RECORDS TO PROCESS |
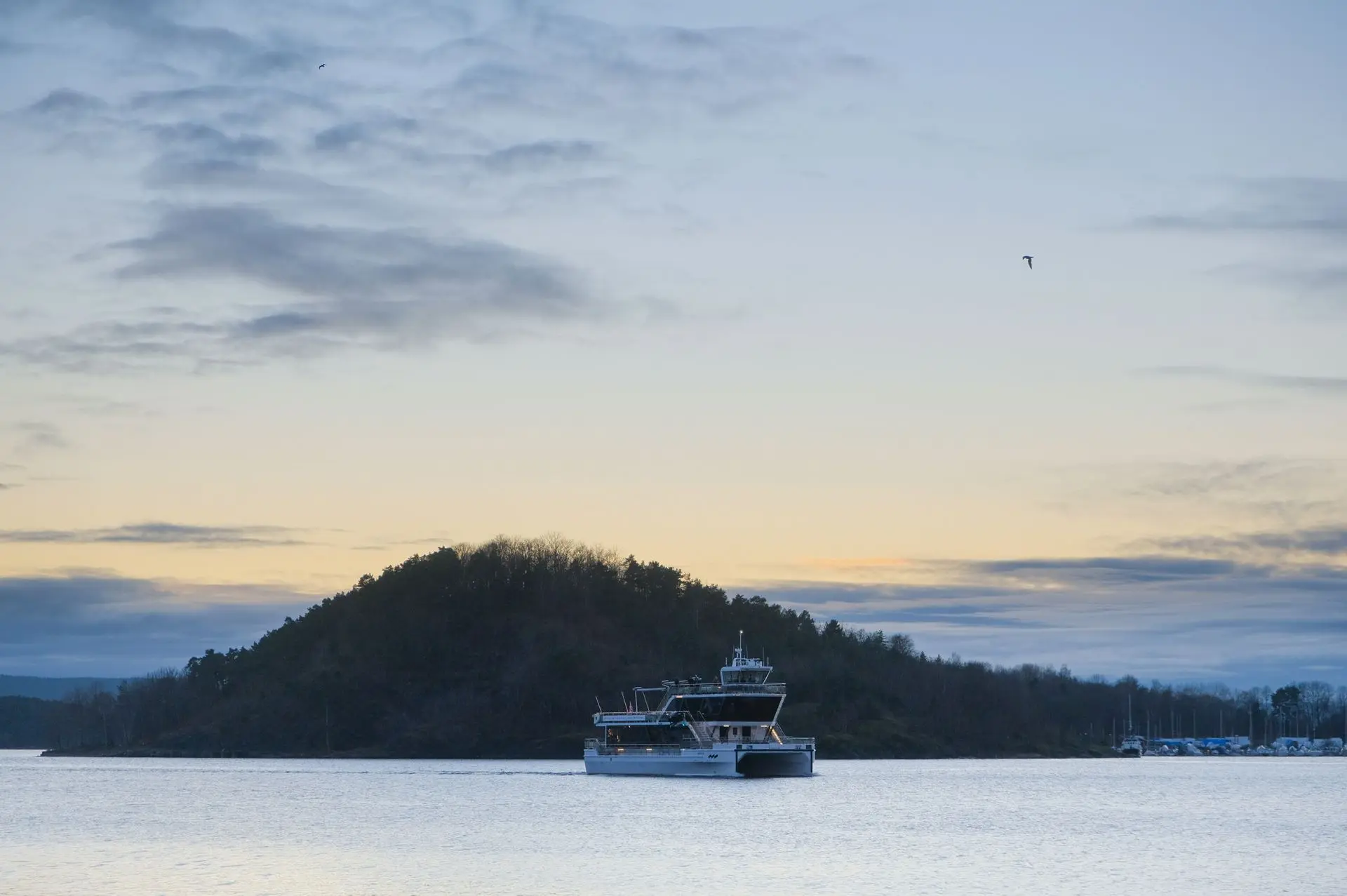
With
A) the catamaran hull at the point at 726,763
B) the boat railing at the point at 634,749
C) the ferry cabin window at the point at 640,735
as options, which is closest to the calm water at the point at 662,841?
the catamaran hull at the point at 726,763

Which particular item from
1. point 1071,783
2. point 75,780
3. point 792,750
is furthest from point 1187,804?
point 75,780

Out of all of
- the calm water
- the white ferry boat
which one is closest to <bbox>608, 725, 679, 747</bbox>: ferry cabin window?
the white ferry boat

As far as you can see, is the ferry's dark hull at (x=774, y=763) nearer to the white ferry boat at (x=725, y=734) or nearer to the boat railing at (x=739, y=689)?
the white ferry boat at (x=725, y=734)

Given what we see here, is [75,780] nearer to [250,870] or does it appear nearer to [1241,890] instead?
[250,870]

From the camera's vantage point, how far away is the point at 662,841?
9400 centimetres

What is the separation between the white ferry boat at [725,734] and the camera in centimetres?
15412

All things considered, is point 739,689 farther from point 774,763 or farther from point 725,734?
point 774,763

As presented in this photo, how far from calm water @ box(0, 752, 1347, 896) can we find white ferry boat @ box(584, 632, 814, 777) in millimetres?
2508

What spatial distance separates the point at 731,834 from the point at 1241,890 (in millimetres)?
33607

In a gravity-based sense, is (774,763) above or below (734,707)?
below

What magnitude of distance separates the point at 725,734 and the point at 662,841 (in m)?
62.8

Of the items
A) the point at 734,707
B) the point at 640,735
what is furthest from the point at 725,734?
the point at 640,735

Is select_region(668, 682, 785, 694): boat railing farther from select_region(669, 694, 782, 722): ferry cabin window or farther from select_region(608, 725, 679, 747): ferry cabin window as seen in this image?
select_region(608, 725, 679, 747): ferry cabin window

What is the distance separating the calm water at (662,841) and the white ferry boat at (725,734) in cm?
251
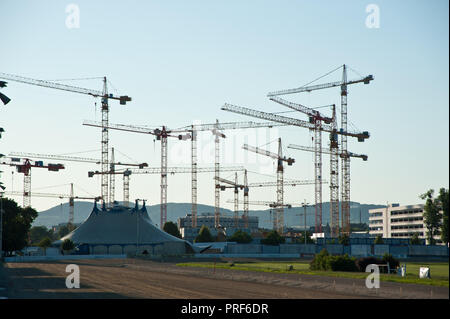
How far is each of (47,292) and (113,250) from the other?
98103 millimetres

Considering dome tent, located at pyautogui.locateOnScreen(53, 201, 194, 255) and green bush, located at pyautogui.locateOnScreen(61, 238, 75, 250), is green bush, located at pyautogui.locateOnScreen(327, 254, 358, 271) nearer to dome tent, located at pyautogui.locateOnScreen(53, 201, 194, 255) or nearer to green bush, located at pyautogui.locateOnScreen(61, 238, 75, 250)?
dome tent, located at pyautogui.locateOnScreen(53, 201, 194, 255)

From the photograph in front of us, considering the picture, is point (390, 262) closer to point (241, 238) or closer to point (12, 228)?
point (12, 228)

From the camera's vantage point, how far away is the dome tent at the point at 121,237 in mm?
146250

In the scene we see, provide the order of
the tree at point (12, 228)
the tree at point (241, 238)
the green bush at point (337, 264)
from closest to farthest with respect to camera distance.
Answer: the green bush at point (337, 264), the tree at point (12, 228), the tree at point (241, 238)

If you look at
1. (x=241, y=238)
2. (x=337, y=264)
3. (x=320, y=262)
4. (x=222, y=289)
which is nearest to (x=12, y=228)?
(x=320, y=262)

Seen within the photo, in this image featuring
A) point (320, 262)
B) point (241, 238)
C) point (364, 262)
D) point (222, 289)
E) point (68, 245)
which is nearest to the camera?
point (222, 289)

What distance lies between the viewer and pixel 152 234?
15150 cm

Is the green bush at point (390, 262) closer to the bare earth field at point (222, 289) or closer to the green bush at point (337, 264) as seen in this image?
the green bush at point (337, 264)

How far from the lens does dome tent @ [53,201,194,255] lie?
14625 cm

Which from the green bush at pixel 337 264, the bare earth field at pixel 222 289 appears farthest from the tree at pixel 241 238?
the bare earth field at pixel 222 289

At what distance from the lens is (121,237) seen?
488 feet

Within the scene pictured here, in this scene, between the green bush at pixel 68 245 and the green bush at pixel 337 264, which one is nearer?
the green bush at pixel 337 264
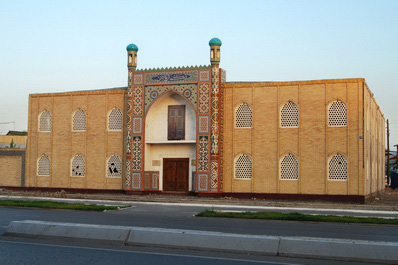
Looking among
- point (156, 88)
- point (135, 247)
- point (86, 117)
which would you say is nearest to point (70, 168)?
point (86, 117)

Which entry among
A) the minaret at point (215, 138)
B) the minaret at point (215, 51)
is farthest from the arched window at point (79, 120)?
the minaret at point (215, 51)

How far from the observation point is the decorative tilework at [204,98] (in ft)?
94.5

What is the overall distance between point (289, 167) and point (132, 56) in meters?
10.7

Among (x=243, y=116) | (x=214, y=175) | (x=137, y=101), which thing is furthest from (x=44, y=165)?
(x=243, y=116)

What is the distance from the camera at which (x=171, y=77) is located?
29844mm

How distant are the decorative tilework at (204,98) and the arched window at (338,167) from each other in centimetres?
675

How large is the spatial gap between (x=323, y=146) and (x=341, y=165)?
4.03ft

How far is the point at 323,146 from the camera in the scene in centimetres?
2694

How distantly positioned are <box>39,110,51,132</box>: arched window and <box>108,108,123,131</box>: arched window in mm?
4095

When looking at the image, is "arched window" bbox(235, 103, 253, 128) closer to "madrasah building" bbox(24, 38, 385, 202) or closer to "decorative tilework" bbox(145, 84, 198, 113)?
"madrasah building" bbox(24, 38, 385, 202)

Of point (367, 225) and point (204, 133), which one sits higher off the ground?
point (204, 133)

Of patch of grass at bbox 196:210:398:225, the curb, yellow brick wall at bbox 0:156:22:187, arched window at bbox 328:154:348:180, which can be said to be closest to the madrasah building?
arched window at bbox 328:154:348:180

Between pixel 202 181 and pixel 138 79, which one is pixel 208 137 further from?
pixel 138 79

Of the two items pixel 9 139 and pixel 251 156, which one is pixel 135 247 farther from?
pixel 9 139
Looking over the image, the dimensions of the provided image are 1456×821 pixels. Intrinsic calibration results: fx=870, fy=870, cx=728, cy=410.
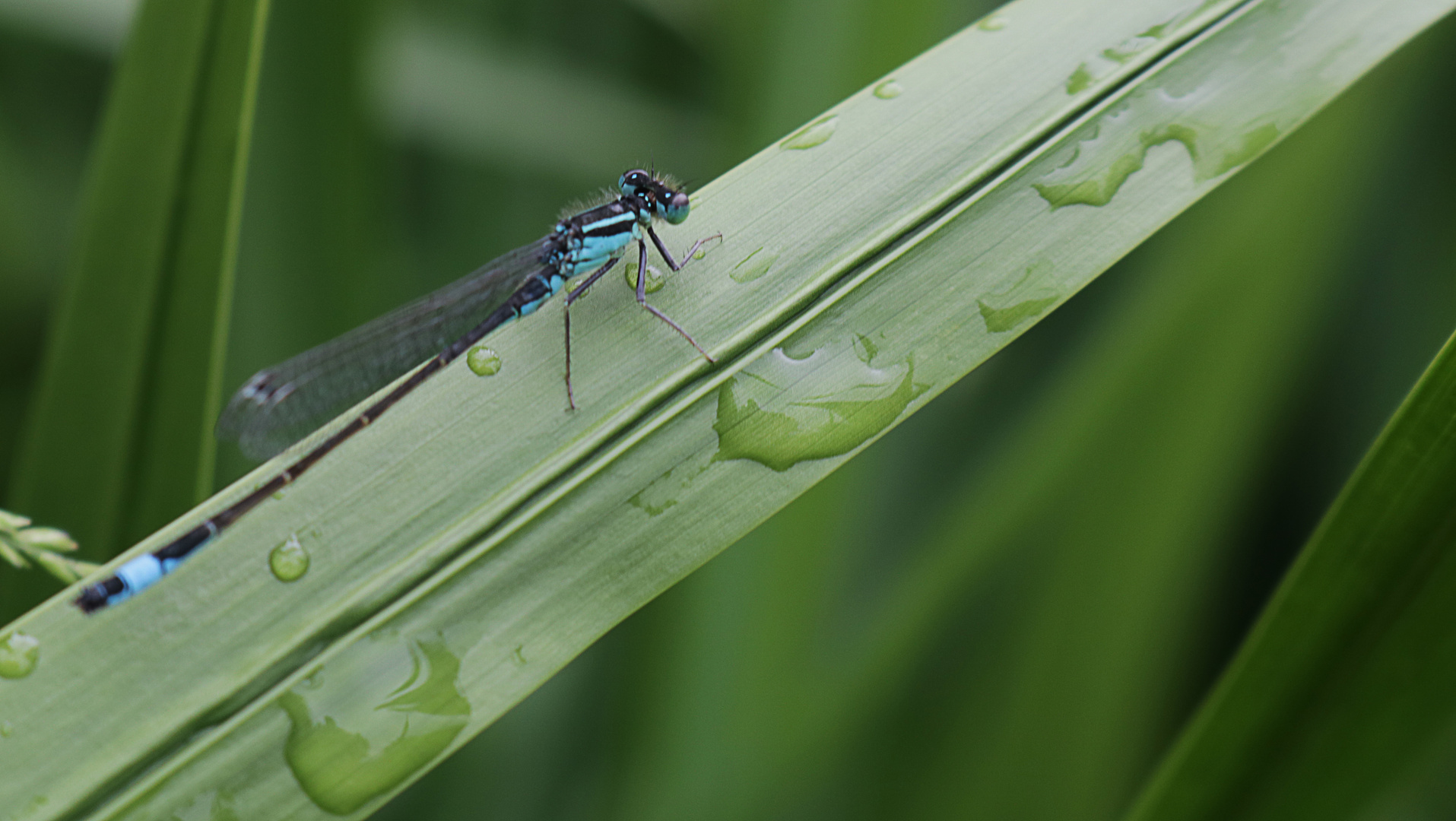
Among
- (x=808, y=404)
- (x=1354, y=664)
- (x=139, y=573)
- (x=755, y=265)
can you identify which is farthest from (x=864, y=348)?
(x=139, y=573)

REQUEST | Rewrite the part that opens with the line containing "Looking over the" and closes at the end of the lines, requests included, with every coordinate in the answers multiplied by 0.7 and rounded to a whole number, halves rounded up. Leave the pictures out.

ANSWER FOR THIS EXERCISE |
Looking over the image, the dimensions of the provided image are 1456×821 pixels. Intrinsic calibration results: fx=870, fy=870, cx=728, cy=410.
Among
- (x=808, y=404)
- (x=1354, y=664)
- (x=139, y=573)
- (x=755, y=265)
can you identify which is farthest from (x=864, y=348)?
(x=97, y=401)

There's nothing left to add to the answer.